AS SHE STARES AT THE tropical image opposite her, the teenage girl isn’t sure what to make of it, this giant po
ster that’s nearly the same size as the ones in the metro and takes up an entire wall in their relatively small kitchen. The household is not without a sense of irony, and yet there is something oddly serious to her about this massive snapshot. It’s almost as if it were being presented as a paradise at face value, and this fine sandy beach beside a lagoon with its cloudless sky and big, round sun may, after all, be the ideal horizon that sets her mother dreaming: a clichéd destination that looks a bit like something out of a travel brochure, but one she would rush off to without a second thought if someone happened to call and announce that she was the lucky winner of a week-long stay.

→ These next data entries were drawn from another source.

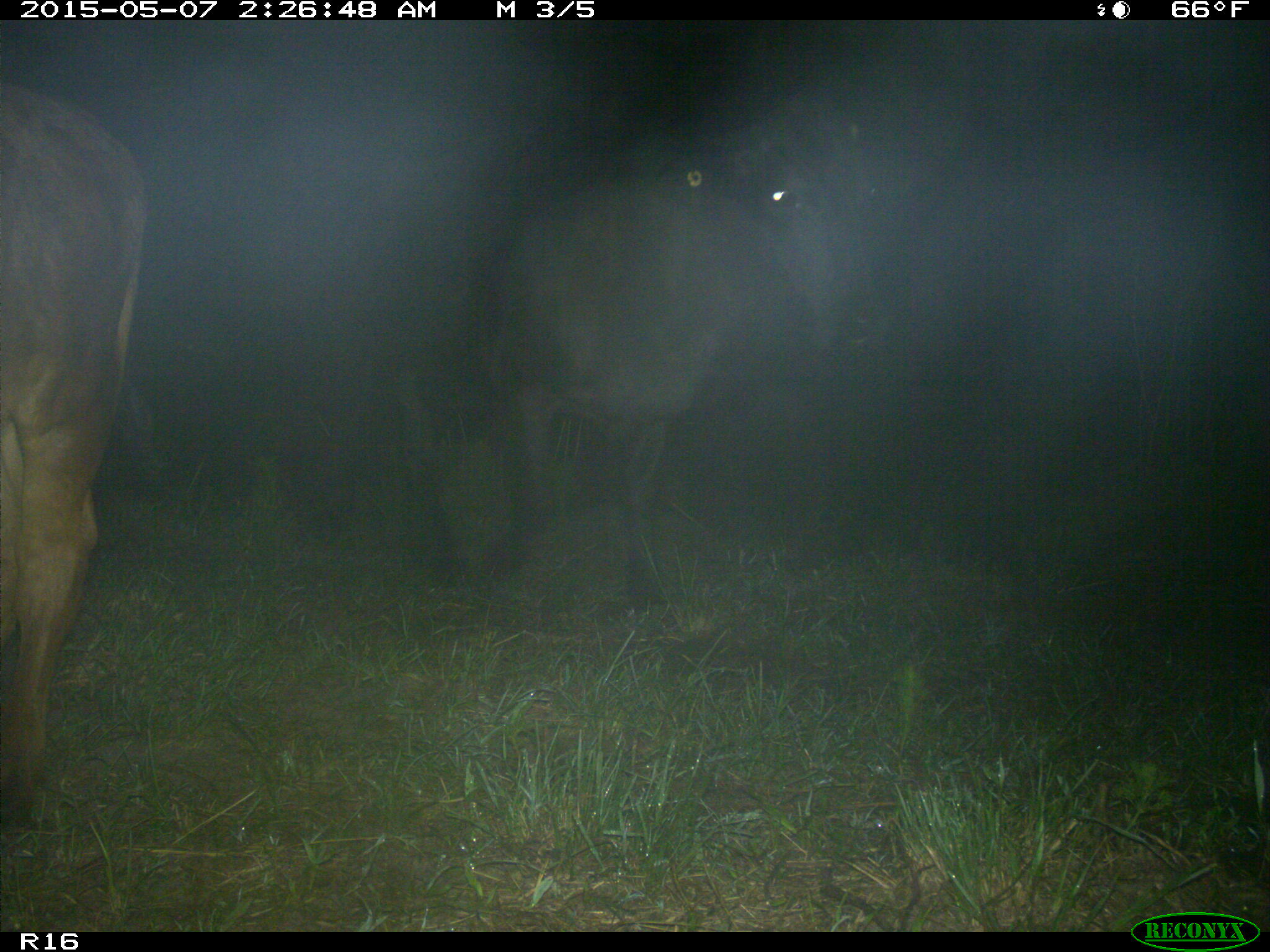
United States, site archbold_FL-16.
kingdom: Animalia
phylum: Chordata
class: Mammalia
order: Artiodactyla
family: Bovidae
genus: Bos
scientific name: Bos taurus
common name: domestic cow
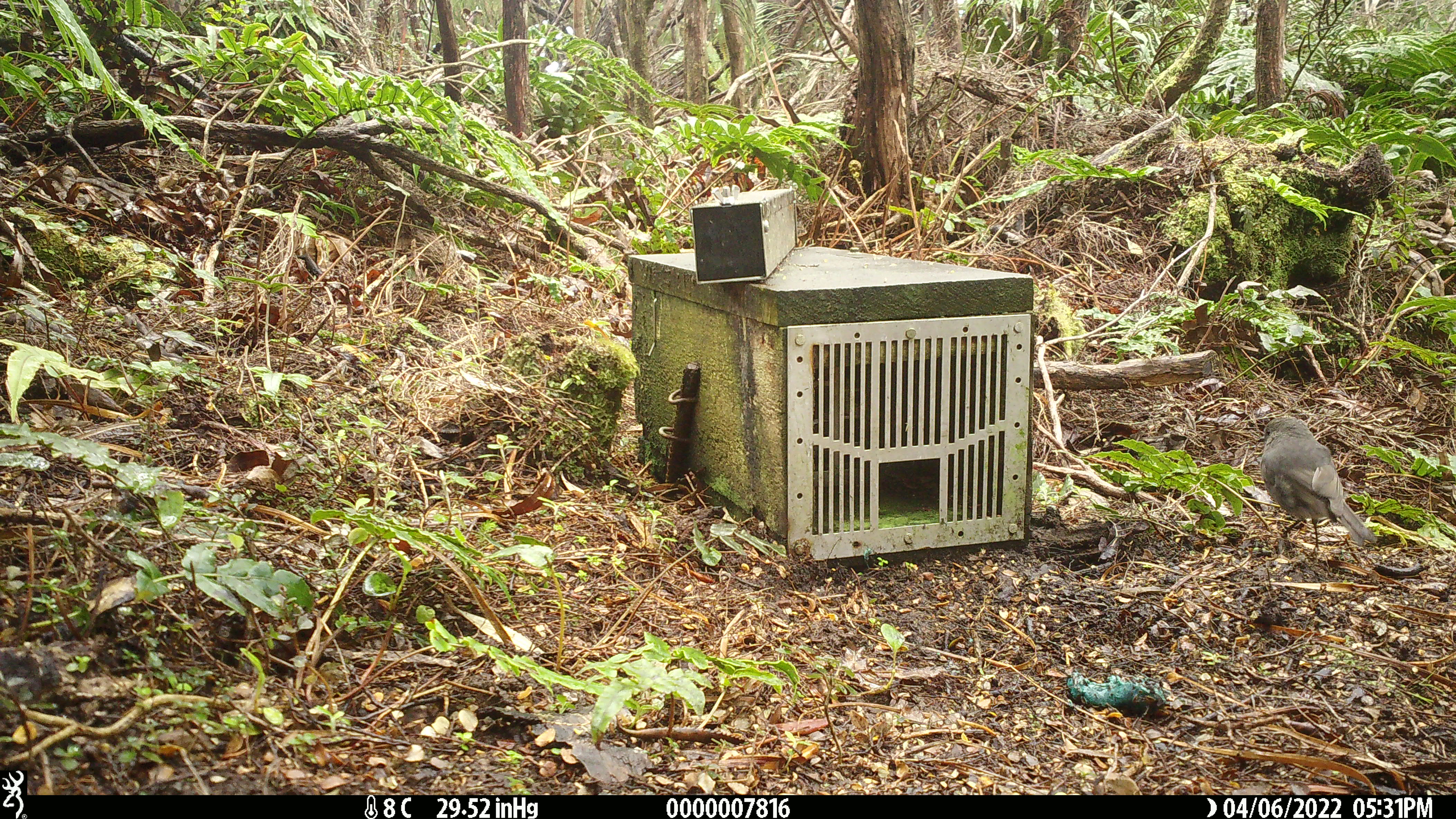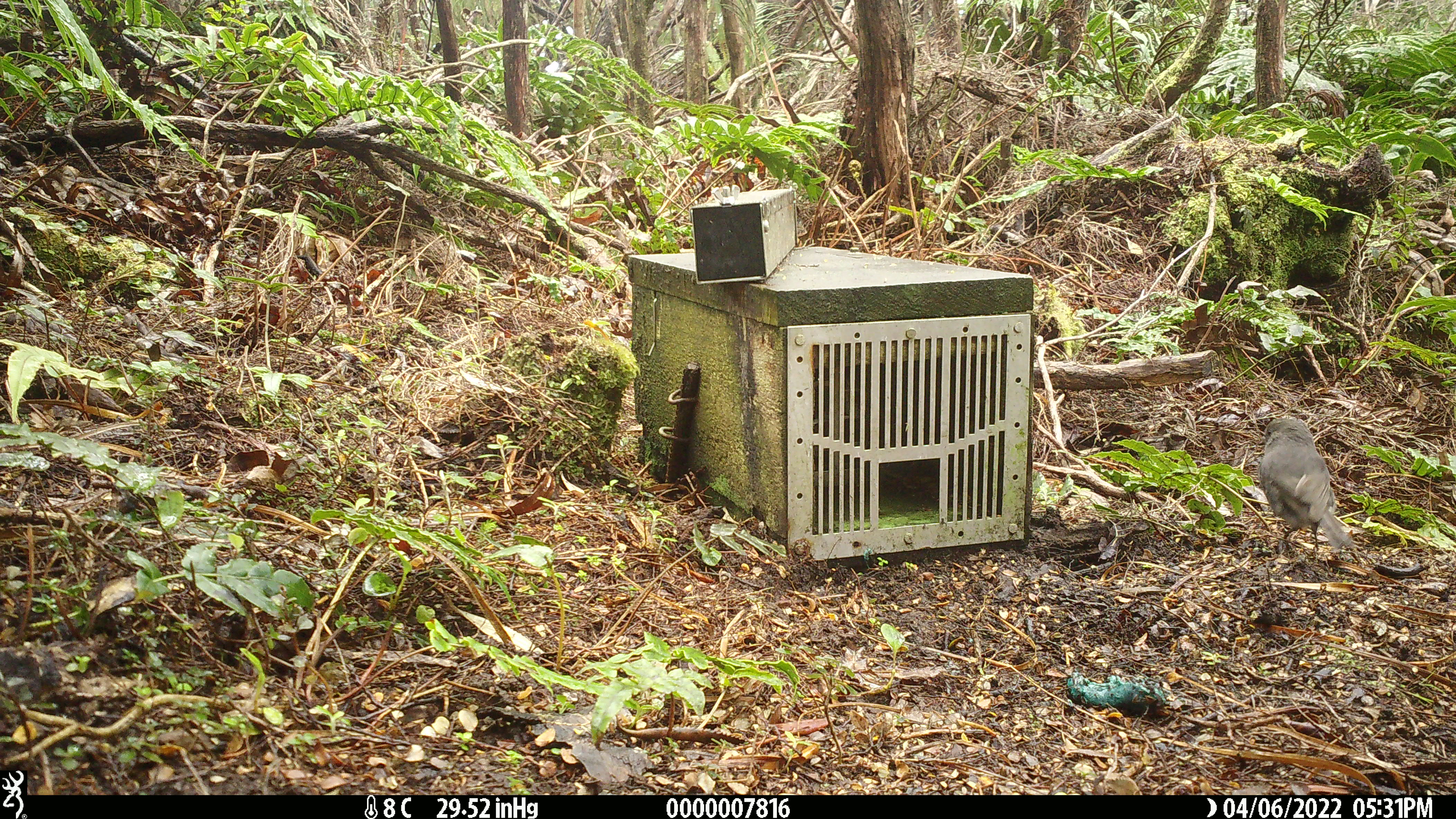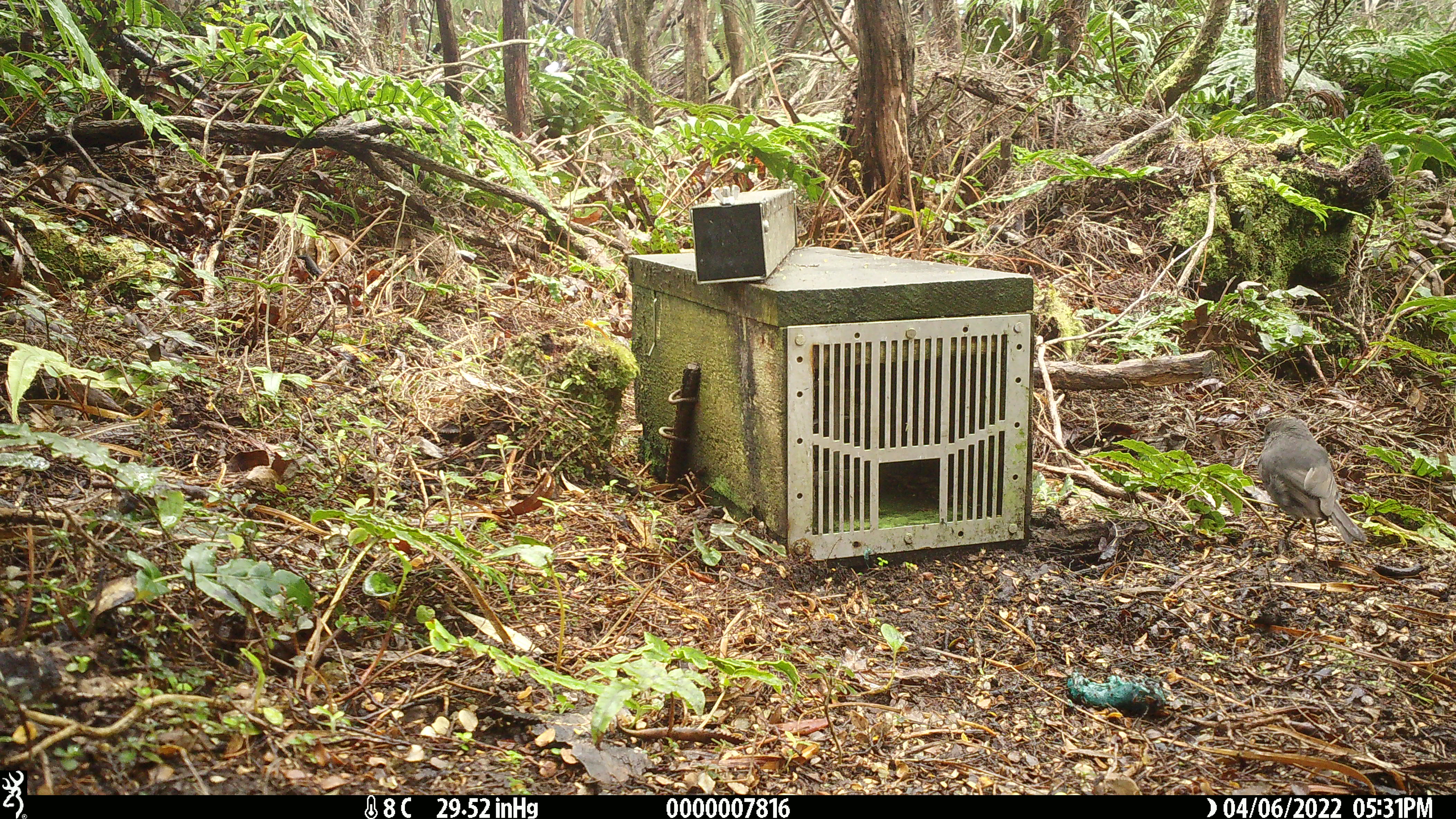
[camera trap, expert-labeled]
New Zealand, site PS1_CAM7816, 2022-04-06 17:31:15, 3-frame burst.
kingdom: Animalia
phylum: Chordata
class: Aves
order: Passeriformes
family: Petroicidae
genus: Petroica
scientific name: Petroica australis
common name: new zealand robin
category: robin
Robin (new zealand robin) (Petroica australis).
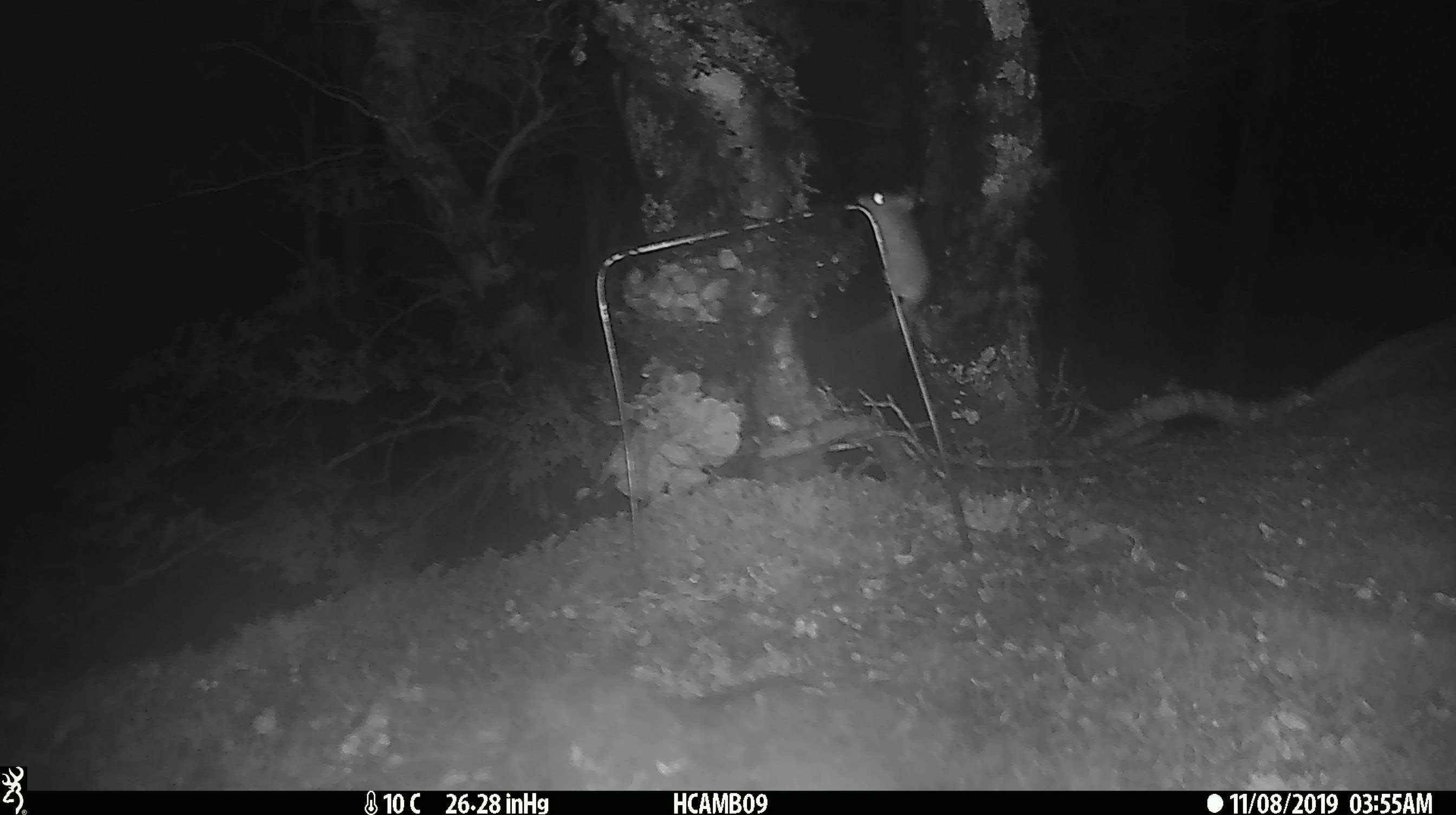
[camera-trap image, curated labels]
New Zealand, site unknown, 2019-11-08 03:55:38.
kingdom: Animalia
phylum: Chordata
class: Mammalia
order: Rodentia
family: Muridae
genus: Mus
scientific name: Mus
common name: mouse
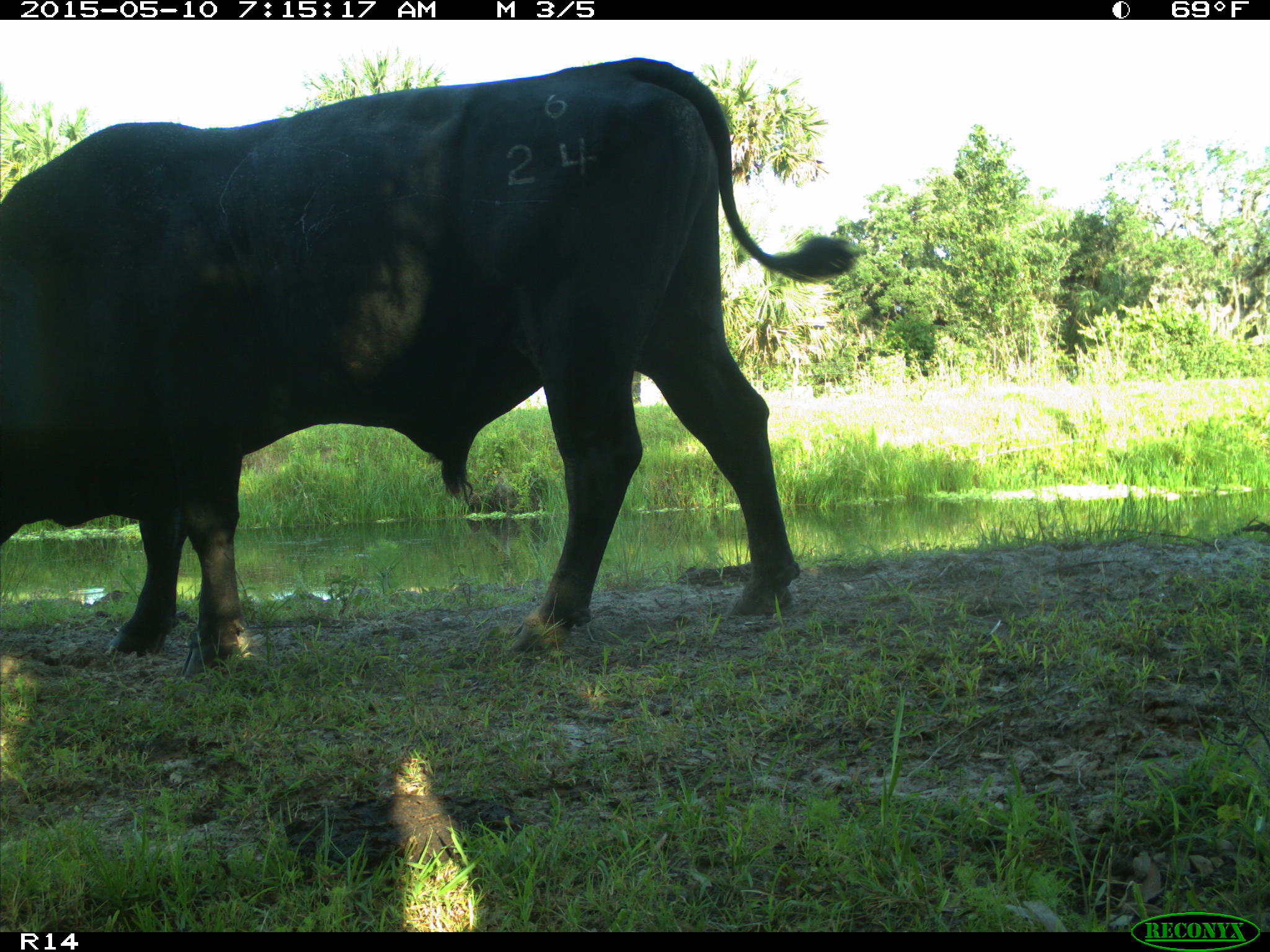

AFTER THE CONVERSATION IN THE kitchen facing the poster of a desert island that she could not quite picture as an Eden, so closely associated was this image with the distressing question of the famous list of books—a definitive selection, not one too many—that you’d bring to fend off boredom during a long, solitary spell (it was too risky to opt only for books you hadn’t read since you might not end up liking them, but the idea of bringing books you loved and reading them over and over again until you were bored sick wasn’t any more appealing); after this conversation facing the island poster, there were no more opportunities for them to grow closer. Her mother’s relapse gained the upper hand, and though little by little they cut away bits of her flesh to counter the illness, it only served to confirm—following one last excision or two—just how far it had spread. The sleeping pills she took after returning home early from her weekend in the countryside only hurried things along, for she’d apparently become so fragile that the prescribed dosage she took for sleep brought her instead eternal rest. The teenager finally saw herself projected into that image, alone on an isolated beach, surrounded by waves.